Upon his arrival to several hundred screaming fans at Masonville Silvercity, Michael Moore took his time getting into the theatre, stopping to talk to media while signing books, guitars, and a poster nominating him for prime minister.
He appeared on the red carpet in jeans and running shoes, patiently answering questions and giving a cheerful fist pump, “Canadians!” to a whooping crowd before disappearing into the theatre.
Moore was in London for the premiere of his new film Sicko on Friday night, and while he may have completed his film which criticizes the American health care system, the Canadian media spent a frenzied day documenting his documentary.
“I wanted this movie to begin where my family began—right here in the London area,” Moore said about his decision to premiere the movie in London. Many scenes from his movie drew Canadian content from the area, he said.

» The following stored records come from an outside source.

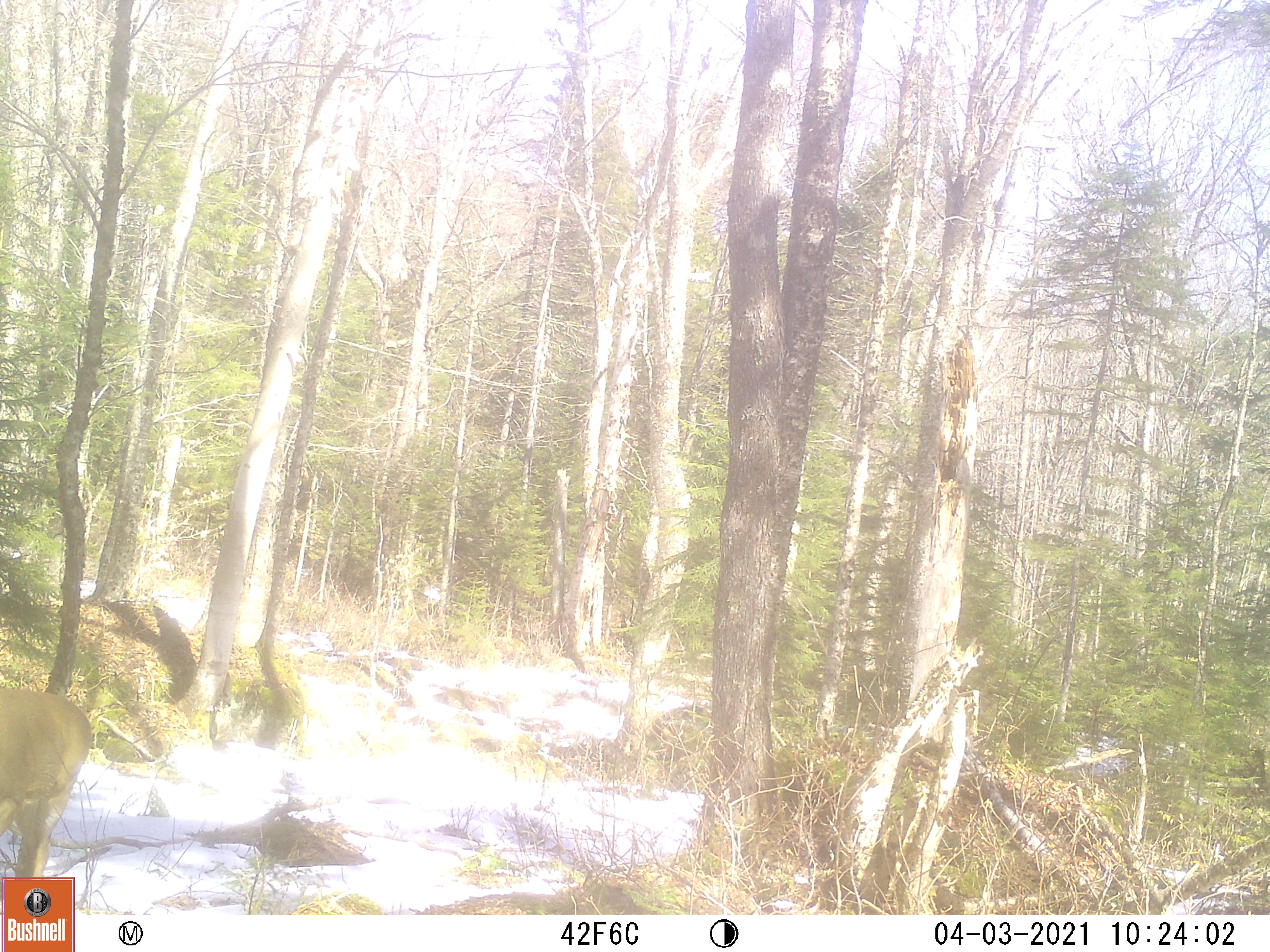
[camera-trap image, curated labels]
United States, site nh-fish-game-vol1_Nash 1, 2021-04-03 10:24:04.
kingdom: Animalia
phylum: Chordata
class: Mammalia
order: Artiodactyla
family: Cervidae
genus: Odocoileus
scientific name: Odocoileus virginianus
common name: white-tailed deer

He also wanted to see how much attention he could draw from neighbouring cities like Toronto.
Looks like he got his wish. CBC Toronto videographer Joe Fiorino, 35, said the crew arrived at 10:30 a.m. The broadcast would later be sent to Toronto, Montreal and Ottawa CBC stations. London’s A-Channel began setting up satellites and cables by early afternoon.
CTV also sent representatives from Toronto to the opening of the highly anticipated documentary which shines a favourable light on Canadian health care. Richard Crouse, 44, film critic of Canada AM, praised the movie, saying “after I saw the movie yesterday, I walked out and kissed the ground, happy to be a Canadian.”
Not all feedback has been in praise of Moore’s documentary, but he’s brushed all negativity aside. “Is there a lot of negative press?” He said. “I’m sorry if there is, but really, I’ve received nothing but positive stuff here,” said Moore. He received a standing ovation at the Cannes Film Festival in France earlier in the month, according to CBC news reports.
He certainly got a warm welcome on Friday. Kevin Tuck, 16, arrived at 1 p.m. with his friends, armed with acoustic guitars. They’d been planning to write a song for Moore, but it just didn’t happen, Tuck said. They were joined by other fans and curious on-lookers by 2 p.m. and the parking lot was filled by six.
Mayor Anne Marie DeCicco-Best was first to arrive, followed by Shirley Douglas, actress and daughter of Tommy Douglas who is known for fathering the Canadian health care system. “I’d say we need enormous improvements in the Canadian health care system, but I do not want it to become what the American health care system has become,” said Douglas. “I’m willing to fight very hard to see that it doesn’t. I think this film will help.”
When asked what she thought of about the American health care system, Douglas promptly replied, “Profit, and inability to get into the hospital without money.”
Moore, also known for his documentaries Bowling for Columbine and Farenheit 9/11, was tight-lipped about his next film idea. “I’m facing prosecution from the United States for what I did in making this movie,” he said referring to the 9/11 workers he brought into Cuba for health care. “I don’t think they’ll stop coming after me any time soon, and I’d rather not reveal to them who I’m going after next.”
When asked if Moore would become a Canadian citizen anytime soon, he responded, “no, but you’re all welcome to come to my country. We have wonderful immigration policies.”